Venerdì 5 luglio, ore 22.00
GOETHE-INSTITUT Rom | Giardini
CONCERTO ACUSMATICO CON OLOFONI - selezione di opere internazionali (DE)
opere di JAN JACOB HOFMANN, HANS TUTSCHKU, HILDEGARD WESTERKAMP

JAN JACOB HOFMANN (DE)
Vatnajökull (2021)
acusmatico 7’53 – CRM | DEGEM

HANS TUTSCHKU (DE)
object-obstacle (2004)
acusmatico 12’30” – CRM | DEGEM

HILDEGARD WESTERKAMP (DE)
The Soundscape Speaks - A Remix (2022)
acusmatico 12’ – CRM | DEGEM

 


JAN JACOB HOFMANN (DE)
Vatnajökull (2021)

Vatnajökull (Icelandic: Vatna = water, Jökull = glacier) is Iceland’s and Europe’s largest glacier. It currently has a volume of around 3300 cubic kilometres.The piece takes the listener inside the glacier. Beginning with the stress cracks common to slow glacier movement, the glacier becomes progressively unstable. A dissolution process begins. The piece is spatially encoded in 3rd order Ambisonic. The sounds were generated exclusively with the sound synthesis program Csound. Other programs were Cmask and the composition editor Blue. Vatnajökull is part of a series on Icelandic landscapes. This composition was created with the kind support of the Musikfonds Deutschland.

 

HANS TUTSCHKU (DE)
object-obstacle (2004)

The composition object-obstacle is based on source material that was recorded with contact microphones attached to self-made resonators. After experimenting with computer simulations of physical models (using programs like Modalys and Genesis) I became more and more interested in joining various vibrating bodies.
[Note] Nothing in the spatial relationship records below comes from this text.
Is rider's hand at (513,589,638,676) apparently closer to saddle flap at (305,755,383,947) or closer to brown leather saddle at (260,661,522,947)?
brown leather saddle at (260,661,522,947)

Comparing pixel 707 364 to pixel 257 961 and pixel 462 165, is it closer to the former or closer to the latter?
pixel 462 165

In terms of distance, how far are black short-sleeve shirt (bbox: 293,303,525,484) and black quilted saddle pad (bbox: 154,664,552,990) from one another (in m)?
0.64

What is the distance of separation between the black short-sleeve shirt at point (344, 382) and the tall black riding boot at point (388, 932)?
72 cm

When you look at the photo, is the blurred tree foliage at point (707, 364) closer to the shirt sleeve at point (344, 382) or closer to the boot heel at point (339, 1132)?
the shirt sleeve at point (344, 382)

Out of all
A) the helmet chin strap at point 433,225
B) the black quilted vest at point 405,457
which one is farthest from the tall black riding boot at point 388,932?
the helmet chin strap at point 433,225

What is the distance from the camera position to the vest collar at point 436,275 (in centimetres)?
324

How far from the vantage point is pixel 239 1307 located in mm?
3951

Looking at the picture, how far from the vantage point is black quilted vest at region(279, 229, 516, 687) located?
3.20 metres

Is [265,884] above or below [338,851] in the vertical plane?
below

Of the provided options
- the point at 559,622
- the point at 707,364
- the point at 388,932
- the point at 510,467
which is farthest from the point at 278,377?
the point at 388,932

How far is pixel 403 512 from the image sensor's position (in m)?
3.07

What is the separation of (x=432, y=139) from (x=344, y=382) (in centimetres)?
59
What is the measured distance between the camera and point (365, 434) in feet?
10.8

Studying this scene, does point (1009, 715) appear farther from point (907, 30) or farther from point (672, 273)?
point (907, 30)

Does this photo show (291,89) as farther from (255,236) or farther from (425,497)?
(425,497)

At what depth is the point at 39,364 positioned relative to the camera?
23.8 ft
The recordings were conceived not only as sources for further transformation, they also contain musically structured sequences, meaning the objects were actually played. The electroacoustic composition reproduces the played gestures in a broad sound space and combines them with synthesized sounds of physical models.

 

HILDEGARD WESTERKAMP (DE)
The Soundscape Speaks - A Remix (2022)

Over the past few years I have re-examined the many sound recordings I have made since approximately 1977/78, when I got my chops in field recording while producing and broadcasting my radio program Soundwalking on Vancouver Co-operative Radio. Many of my recordings and compositional approaches are brought together here in a fluid stream of listening while also softly speaking my mind about issues of soundscape ecology. The work is an invitation to open up to the complexity of listening itself and the possibilities it may offer to recalibrate our relationship to the environment; it is based on my much longer work revisited, which I created for the BEAST FEaST 2021 in Birmingham, UK.

 

JAN JACOB HOFMANN (Germania, 1966)
Jan Jacob Hofmann was born in 1966. Diploma in architecture at the University of Applied Sciences in Frankfurt am Main in 1995. Studied conceptual design and architecture at the Academy of Fine Arts–Städelschule in Frankfurt am Main. Since April 2000 work on the spatial sound project Sonic Architecture. Sonic Architecture deals with spatial electronic compositions and sound  architecture, implemented via continuously evolving self-developed Csound programming.

 

HANS TUTSCHKU (Germania, 1966)
He studied electronic music composition at the Dresden College of Music and at Sonology at the Royal Conservatoire in the Hague (1991/92), followed by a year’s study at IRCAM in Paris (1994). Hans Tutschku has taught electroacoustic composition in Weimar (1995-96), at IRCAM in Paris (1997-2001), and at the conservatory of Montbéliard (2001-2004). In 2003 he completed a doctorate (PhD) at the University of Birmingham, and was the Edgard-Varèse Guest Professor at the Technical University of Berlin. Since 2004, he is Professor of Music at Harvard University,
where he teaches composition and works as director of the electroacoustic studios. www.tutschku.com.

 

HILDEGARD WESTERKAMP (Germania)
Composer Hildegard Westerkamp focuses on listening, environmental sound and acoustic ecology. At the beginning of her career she worked with R. Murray Schafer and the World Soundscape Project. She is a founding member of the World Forum for Acoustic Ecology and was chief editor of its journal Soundscape between 2000 and 2012. She has conducted soundscape workshops, given concerts and lectures, and has coordinated and led Soundwalks locally and internationally. Her compositions have been performed and broadcast in many parts of the world.